Water wealth
by
The late-summer green of forests, marshes, swamps, and riparian verges shocked me again as it always does when I visit the East Coast. Coming up from Washington, D.C. to Bradley, CT, I watched it all stretch out below me, first abstracted ribbons of river meanders and forests like green fur, and slowly resolve to the over-saturated reality of forests and trees at landing approach. As a California, which I think I can now say I am after over 20 years, I see the water and the evidence of water and I think "what wealth!"
Right now, this moment as I write this, it's raining, a perfectly ordinary thing for late August in Connecticut. And yet, still, I think, how extraordinary and wonderful, how lush and rich. People on the East Coast, and other places where it rains year-round like this, I suppose don't think of water so much, because they don't need to.
In her essay "Holy Water" (1977) on the California water system, Joan Didion wrote, "Some of us who live in arid parts of the world think about water with a reverence others might find excessive." And later in the same essay, she wrote, "Water is important to people who do not have it." In a contemporaneous critical review, Martin Amis wrote about "Holy Water" that Didion "indulg[ed] her curious obsession with Californian waterworks." Of course an English man, living in England where they are are so wealthy in water that they hardly think of it, would find Didion's interest in waterworks a "curious obsession." It is difficult to understand, to imagine, to deeply internalize that what it means to live in a place without enough of a resource that falls freely from the sky at all times of the year and in fact so much so as to be a nuisance or even serious problem.

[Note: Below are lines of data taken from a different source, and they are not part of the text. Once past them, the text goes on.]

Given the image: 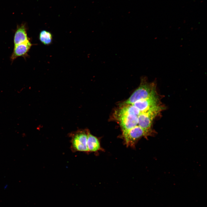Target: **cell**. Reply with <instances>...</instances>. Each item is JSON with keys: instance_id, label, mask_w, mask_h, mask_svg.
Masks as SVG:
<instances>
[{"instance_id": "obj_2", "label": "cell", "mask_w": 207, "mask_h": 207, "mask_svg": "<svg viewBox=\"0 0 207 207\" xmlns=\"http://www.w3.org/2000/svg\"><path fill=\"white\" fill-rule=\"evenodd\" d=\"M88 131L80 130L71 134V147L73 152H89L87 146Z\"/></svg>"}, {"instance_id": "obj_5", "label": "cell", "mask_w": 207, "mask_h": 207, "mask_svg": "<svg viewBox=\"0 0 207 207\" xmlns=\"http://www.w3.org/2000/svg\"><path fill=\"white\" fill-rule=\"evenodd\" d=\"M25 24L18 26L14 36V43L16 45L29 41Z\"/></svg>"}, {"instance_id": "obj_7", "label": "cell", "mask_w": 207, "mask_h": 207, "mask_svg": "<svg viewBox=\"0 0 207 207\" xmlns=\"http://www.w3.org/2000/svg\"><path fill=\"white\" fill-rule=\"evenodd\" d=\"M39 39L42 43L45 45H48L52 42V36L50 32L43 30L39 34Z\"/></svg>"}, {"instance_id": "obj_4", "label": "cell", "mask_w": 207, "mask_h": 207, "mask_svg": "<svg viewBox=\"0 0 207 207\" xmlns=\"http://www.w3.org/2000/svg\"><path fill=\"white\" fill-rule=\"evenodd\" d=\"M31 46L32 44L29 40L14 45L13 51L10 57L11 60L13 61L19 57H26L27 56L28 53Z\"/></svg>"}, {"instance_id": "obj_1", "label": "cell", "mask_w": 207, "mask_h": 207, "mask_svg": "<svg viewBox=\"0 0 207 207\" xmlns=\"http://www.w3.org/2000/svg\"><path fill=\"white\" fill-rule=\"evenodd\" d=\"M156 83H149L145 77L143 78L140 84L130 97L122 103L131 104L139 100L147 98L158 92Z\"/></svg>"}, {"instance_id": "obj_6", "label": "cell", "mask_w": 207, "mask_h": 207, "mask_svg": "<svg viewBox=\"0 0 207 207\" xmlns=\"http://www.w3.org/2000/svg\"><path fill=\"white\" fill-rule=\"evenodd\" d=\"M87 146L89 152H95L101 150L99 141L89 131L88 133Z\"/></svg>"}, {"instance_id": "obj_3", "label": "cell", "mask_w": 207, "mask_h": 207, "mask_svg": "<svg viewBox=\"0 0 207 207\" xmlns=\"http://www.w3.org/2000/svg\"><path fill=\"white\" fill-rule=\"evenodd\" d=\"M122 135L126 145L132 147H133L142 137H144L146 138L147 137L144 130L138 126L122 132Z\"/></svg>"}]
</instances>
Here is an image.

"The West begins," Bernard DeVoto wrote, "where the average annual rainfall drops below twenty inches." This is maybe the best definition of the West I have ever read[...]. - Didion, "Holy Water"
Perhaps, if I ever moved back to the East Coast again, or moved to another water-wealthy part of the world my mind would recalibrate to what shade of green is normal for late August, and begin to take for granted or at least plan my garden around the idea of regular rain. For now, each time I visit these places, I remain surprisingly surprised.